━━━ Records shown ━━━

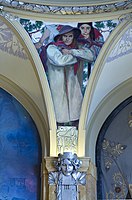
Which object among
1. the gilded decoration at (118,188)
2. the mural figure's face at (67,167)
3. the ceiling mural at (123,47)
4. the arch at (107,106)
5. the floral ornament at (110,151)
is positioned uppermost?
the ceiling mural at (123,47)

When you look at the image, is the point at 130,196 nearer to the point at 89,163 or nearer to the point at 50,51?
the point at 89,163

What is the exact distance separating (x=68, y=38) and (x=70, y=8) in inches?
27.5

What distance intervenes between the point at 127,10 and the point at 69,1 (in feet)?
3.81

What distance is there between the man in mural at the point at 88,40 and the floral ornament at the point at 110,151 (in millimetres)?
1479

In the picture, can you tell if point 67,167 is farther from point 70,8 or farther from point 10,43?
point 70,8

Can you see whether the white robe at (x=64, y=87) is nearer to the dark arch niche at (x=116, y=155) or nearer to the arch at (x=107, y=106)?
the arch at (x=107, y=106)

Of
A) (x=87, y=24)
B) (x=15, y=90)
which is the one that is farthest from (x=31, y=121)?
(x=87, y=24)

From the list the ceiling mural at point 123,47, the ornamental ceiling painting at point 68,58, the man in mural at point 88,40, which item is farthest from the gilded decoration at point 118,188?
the ceiling mural at point 123,47

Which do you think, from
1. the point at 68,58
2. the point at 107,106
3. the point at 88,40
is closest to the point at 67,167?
the point at 107,106

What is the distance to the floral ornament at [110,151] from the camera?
883 centimetres

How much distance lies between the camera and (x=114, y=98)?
9.25 metres

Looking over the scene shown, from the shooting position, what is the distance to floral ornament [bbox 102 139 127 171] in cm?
883

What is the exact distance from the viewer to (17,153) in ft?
29.0

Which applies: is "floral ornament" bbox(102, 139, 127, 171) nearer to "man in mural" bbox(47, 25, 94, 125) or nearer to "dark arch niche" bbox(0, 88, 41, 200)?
"man in mural" bbox(47, 25, 94, 125)
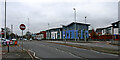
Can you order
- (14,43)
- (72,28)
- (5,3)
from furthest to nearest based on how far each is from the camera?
(72,28) → (14,43) → (5,3)

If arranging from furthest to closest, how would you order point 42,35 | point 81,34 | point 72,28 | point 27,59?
1. point 42,35
2. point 72,28
3. point 81,34
4. point 27,59

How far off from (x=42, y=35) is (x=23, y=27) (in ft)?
416

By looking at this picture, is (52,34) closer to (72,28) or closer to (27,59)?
(72,28)

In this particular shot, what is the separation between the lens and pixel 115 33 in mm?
77312

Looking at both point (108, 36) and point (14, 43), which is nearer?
point (14, 43)

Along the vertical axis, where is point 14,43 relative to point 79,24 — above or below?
below

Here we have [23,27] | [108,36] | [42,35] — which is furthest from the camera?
[42,35]

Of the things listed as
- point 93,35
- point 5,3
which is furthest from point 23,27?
point 93,35

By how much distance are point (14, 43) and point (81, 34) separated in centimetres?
6556

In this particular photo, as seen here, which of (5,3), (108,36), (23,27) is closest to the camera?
(23,27)

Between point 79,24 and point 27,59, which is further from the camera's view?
point 79,24

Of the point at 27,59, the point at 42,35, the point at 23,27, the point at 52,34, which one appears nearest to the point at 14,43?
the point at 23,27

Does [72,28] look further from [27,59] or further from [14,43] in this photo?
[27,59]

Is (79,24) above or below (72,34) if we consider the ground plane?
above
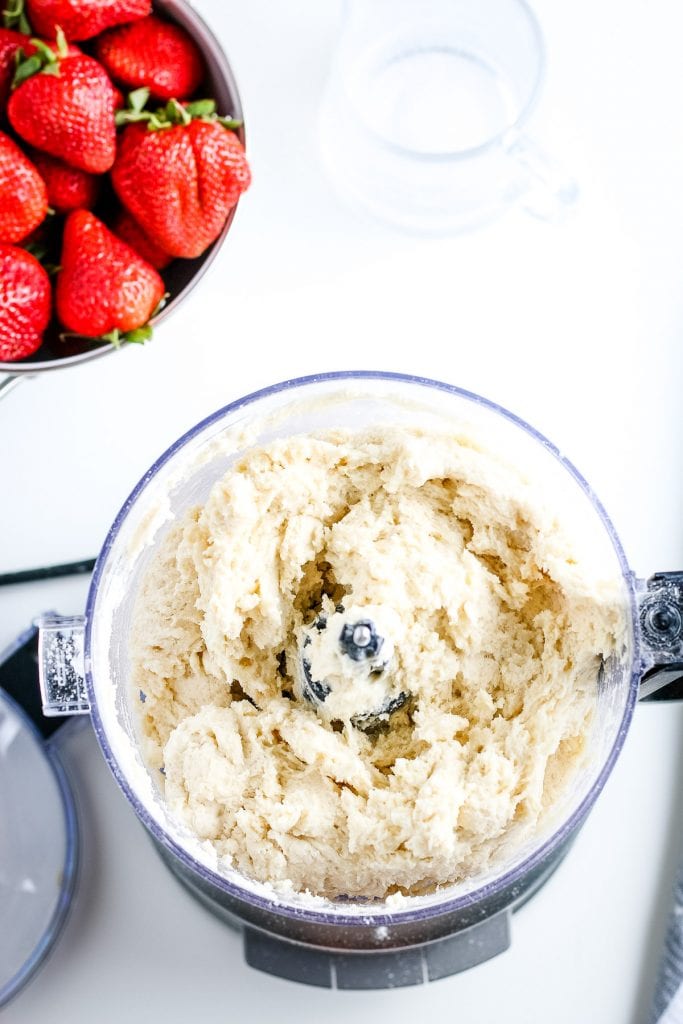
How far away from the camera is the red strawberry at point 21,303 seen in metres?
0.88

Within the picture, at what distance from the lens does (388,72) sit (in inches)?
44.9

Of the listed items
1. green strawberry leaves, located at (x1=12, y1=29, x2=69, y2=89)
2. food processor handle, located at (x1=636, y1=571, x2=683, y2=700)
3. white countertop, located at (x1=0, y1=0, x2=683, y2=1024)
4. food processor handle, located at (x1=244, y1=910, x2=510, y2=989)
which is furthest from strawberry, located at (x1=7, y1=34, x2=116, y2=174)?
food processor handle, located at (x1=244, y1=910, x2=510, y2=989)

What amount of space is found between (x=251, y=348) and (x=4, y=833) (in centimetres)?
50

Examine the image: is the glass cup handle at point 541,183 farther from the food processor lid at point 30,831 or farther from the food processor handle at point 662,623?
the food processor lid at point 30,831

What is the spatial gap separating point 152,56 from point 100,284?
20 cm

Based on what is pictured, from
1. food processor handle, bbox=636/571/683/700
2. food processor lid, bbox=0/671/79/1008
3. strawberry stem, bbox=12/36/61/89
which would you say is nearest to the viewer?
food processor handle, bbox=636/571/683/700

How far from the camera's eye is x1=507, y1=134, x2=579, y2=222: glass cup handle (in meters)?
1.05

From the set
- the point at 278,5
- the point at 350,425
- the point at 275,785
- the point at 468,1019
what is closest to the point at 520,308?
the point at 350,425

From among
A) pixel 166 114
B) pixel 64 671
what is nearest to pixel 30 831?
pixel 64 671

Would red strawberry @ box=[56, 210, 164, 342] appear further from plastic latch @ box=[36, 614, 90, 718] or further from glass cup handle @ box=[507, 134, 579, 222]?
glass cup handle @ box=[507, 134, 579, 222]

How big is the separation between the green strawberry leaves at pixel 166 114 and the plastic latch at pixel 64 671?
1.35ft

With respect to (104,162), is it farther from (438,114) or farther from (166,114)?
(438,114)

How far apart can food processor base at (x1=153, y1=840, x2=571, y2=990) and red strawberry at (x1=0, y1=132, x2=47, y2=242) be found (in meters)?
0.58

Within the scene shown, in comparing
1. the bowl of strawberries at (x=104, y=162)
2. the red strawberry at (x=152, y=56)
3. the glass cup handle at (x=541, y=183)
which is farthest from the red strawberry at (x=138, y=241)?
the glass cup handle at (x=541, y=183)
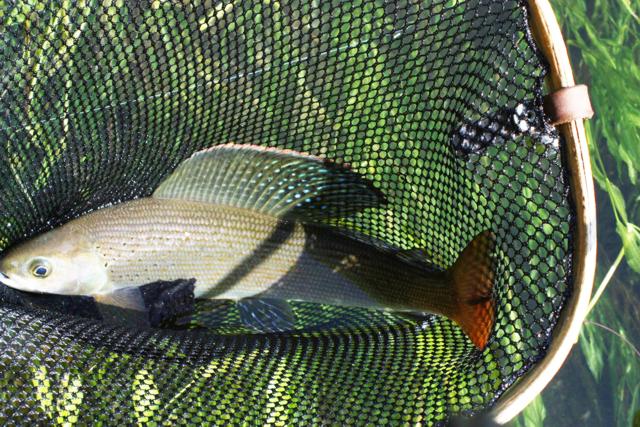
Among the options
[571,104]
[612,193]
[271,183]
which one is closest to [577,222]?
[571,104]

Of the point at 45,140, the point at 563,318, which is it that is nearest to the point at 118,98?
the point at 45,140

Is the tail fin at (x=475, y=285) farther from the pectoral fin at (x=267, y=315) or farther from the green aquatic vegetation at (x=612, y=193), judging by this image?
the green aquatic vegetation at (x=612, y=193)

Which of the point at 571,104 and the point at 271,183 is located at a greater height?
the point at 571,104

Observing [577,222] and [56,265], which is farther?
[56,265]

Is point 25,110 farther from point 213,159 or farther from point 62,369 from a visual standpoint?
point 62,369

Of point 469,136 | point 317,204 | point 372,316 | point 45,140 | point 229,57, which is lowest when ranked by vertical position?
point 372,316

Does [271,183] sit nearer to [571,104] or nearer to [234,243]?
[234,243]

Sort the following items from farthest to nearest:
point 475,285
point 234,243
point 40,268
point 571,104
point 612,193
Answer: point 612,193 < point 234,243 < point 40,268 < point 475,285 < point 571,104

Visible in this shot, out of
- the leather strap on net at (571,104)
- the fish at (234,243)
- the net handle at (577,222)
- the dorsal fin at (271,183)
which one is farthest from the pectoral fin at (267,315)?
the leather strap on net at (571,104)
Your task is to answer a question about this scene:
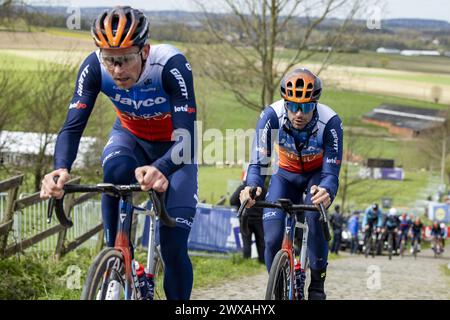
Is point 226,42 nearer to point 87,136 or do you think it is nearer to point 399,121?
point 87,136

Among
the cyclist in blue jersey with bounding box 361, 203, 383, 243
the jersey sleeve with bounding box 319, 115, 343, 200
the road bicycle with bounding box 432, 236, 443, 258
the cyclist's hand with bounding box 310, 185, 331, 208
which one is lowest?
the road bicycle with bounding box 432, 236, 443, 258

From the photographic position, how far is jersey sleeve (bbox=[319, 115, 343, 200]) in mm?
6336

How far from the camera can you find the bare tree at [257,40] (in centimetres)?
2369

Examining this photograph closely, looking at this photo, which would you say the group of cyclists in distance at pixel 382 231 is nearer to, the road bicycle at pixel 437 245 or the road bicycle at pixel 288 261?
the road bicycle at pixel 437 245

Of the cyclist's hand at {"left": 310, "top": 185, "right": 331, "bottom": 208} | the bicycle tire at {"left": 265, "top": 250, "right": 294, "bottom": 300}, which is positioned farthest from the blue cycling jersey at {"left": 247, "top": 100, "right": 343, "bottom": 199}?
the bicycle tire at {"left": 265, "top": 250, "right": 294, "bottom": 300}

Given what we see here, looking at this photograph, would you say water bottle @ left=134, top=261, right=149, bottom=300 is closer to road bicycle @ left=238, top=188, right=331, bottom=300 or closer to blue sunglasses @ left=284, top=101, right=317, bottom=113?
road bicycle @ left=238, top=188, right=331, bottom=300

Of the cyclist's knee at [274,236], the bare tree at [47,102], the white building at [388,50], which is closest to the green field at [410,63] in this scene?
the white building at [388,50]

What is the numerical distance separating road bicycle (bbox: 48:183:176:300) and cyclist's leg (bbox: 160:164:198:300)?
0.19 meters

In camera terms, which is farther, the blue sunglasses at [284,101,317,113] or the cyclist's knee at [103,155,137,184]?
the blue sunglasses at [284,101,317,113]

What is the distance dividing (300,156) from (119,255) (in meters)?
2.50

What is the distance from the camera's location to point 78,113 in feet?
17.0

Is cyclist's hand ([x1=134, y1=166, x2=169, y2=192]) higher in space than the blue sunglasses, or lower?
lower

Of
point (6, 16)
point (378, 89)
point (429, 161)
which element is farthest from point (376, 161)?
point (6, 16)

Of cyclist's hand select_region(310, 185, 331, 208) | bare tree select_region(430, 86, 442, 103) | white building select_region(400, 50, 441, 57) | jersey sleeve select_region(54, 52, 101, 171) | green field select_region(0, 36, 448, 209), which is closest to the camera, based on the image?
jersey sleeve select_region(54, 52, 101, 171)
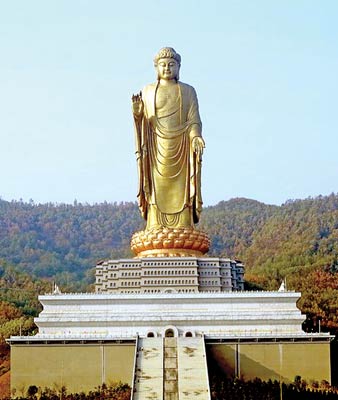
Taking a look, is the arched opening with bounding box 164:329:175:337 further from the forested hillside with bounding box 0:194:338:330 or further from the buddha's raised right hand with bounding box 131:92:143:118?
the forested hillside with bounding box 0:194:338:330

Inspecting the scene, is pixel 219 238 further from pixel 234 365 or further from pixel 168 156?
pixel 234 365

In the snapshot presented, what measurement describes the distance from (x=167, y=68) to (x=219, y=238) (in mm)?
29983

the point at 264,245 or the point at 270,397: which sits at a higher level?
the point at 264,245

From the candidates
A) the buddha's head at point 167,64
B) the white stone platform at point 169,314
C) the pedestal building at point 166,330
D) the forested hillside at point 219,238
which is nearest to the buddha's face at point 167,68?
the buddha's head at point 167,64

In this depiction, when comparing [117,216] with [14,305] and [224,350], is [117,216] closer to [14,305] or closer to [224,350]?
[14,305]

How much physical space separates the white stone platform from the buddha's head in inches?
260

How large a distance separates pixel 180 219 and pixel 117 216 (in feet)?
128

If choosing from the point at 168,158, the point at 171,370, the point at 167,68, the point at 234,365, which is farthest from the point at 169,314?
the point at 167,68

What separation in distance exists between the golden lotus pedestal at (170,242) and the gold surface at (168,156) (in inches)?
21.8

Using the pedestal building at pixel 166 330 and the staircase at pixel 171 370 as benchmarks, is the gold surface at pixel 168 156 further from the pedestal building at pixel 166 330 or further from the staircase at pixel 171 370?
the staircase at pixel 171 370

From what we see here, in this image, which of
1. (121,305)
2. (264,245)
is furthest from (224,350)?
(264,245)

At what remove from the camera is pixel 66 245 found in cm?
6256

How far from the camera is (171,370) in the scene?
72.1 feet

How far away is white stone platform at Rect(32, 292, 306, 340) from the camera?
25.0 metres
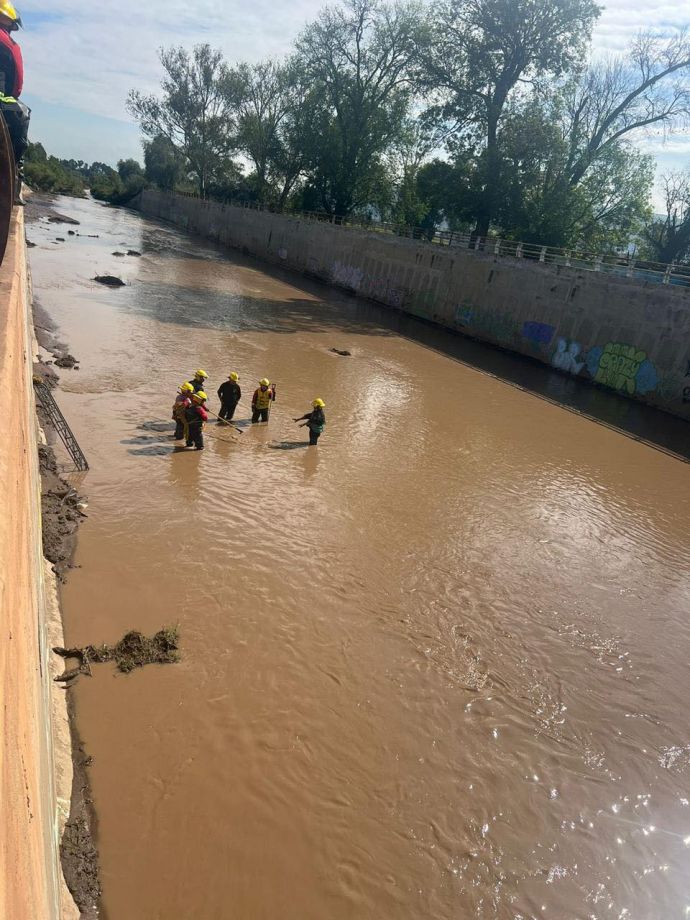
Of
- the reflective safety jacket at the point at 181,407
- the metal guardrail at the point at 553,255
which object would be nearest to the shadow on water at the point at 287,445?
the reflective safety jacket at the point at 181,407

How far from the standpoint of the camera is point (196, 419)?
36.2ft

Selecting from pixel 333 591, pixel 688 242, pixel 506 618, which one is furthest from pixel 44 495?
pixel 688 242

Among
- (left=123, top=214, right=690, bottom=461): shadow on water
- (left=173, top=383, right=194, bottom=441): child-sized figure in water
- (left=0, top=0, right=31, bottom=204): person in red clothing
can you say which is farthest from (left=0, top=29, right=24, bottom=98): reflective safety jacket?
(left=123, top=214, right=690, bottom=461): shadow on water

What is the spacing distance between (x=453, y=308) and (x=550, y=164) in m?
10.0

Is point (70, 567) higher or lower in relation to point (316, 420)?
lower

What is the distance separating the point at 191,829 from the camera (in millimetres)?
4562

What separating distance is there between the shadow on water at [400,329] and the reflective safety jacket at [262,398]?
10.6 meters

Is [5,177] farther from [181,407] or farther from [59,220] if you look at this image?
[59,220]

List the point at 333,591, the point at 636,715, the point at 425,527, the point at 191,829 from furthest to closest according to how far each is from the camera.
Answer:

━━━

Between the line holding "Within the scene shown, in comparing" and the line holding "Answer: point 612,193", inclusive, rewrite those lines with "farther" swapped for "further" and everything else unchanged. Leave the pictures out of your answer.

- [Solution]
Within the scene shown, in comparing
1. the bowl of strawberries at (x=104, y=162)
2. the red strawberry at (x=152, y=56)
3. the glass cup handle at (x=541, y=183)
which is farthest from the red strawberry at (x=138, y=241)?
the glass cup handle at (x=541, y=183)
Among the options
[571,104]
[612,193]
[271,183]
which one is closest to [577,222]?
[571,104]

Of the point at 45,140, the point at 563,318, which is it that is nearest to the point at 118,98?
the point at 45,140

Is the tail fin at (x=475, y=285) further from the pectoral fin at (x=267, y=315) or further from the green aquatic vegetation at (x=612, y=193), judging by this image?
the green aquatic vegetation at (x=612, y=193)

Which of the point at 571,104 and the point at 271,183 is located at a greater height?
the point at 571,104

Observing [577,222] and [56,265], which is further?
[56,265]

Is point 25,110 further from point 213,159 or further from point 62,369 from a visual standpoint?
point 62,369

Of point 469,136 | point 317,204 | point 372,316 | point 45,140 | point 229,57, which is lowest when ranked by vertical position?
point 372,316

Does [271,183] sit nearer to [571,104] or nearer to [234,243]?
[234,243]

Sort the following items from farthest to nearest:
point 475,285
point 234,243
point 40,268
point 571,104
point 612,193
Answer: point 612,193 < point 234,243 < point 40,268 < point 475,285 < point 571,104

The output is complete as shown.